Provided data: Begin
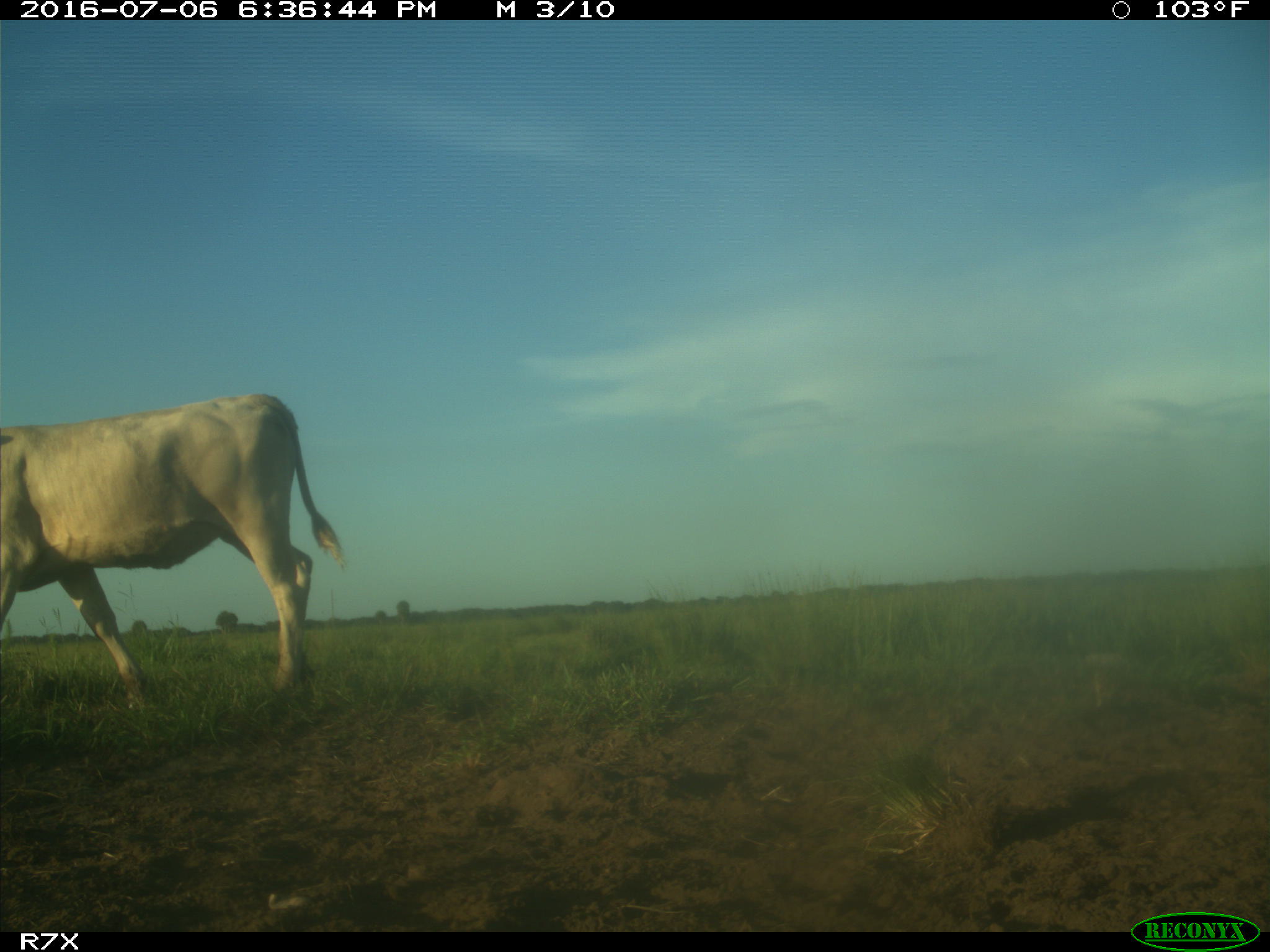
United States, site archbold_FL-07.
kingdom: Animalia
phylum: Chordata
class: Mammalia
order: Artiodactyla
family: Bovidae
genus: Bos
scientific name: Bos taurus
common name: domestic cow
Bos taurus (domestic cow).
Provided data: End
Provided data: Begin
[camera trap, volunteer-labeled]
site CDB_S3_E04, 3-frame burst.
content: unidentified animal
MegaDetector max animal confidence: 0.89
Provided data: End
■ Directions ■
Reproducing the whole listing above is not the task. Copy exactly only the lines from the one with "site CDB_S3_E04, 3-frame burst." to the one with "MegaDetector max animal confidence: 0.89", both kept.

■ Answer below ■
site CDB_S3_E04, 3-frame burst.
content: unidentified animal
MegaDetector max animal confidence: 0.89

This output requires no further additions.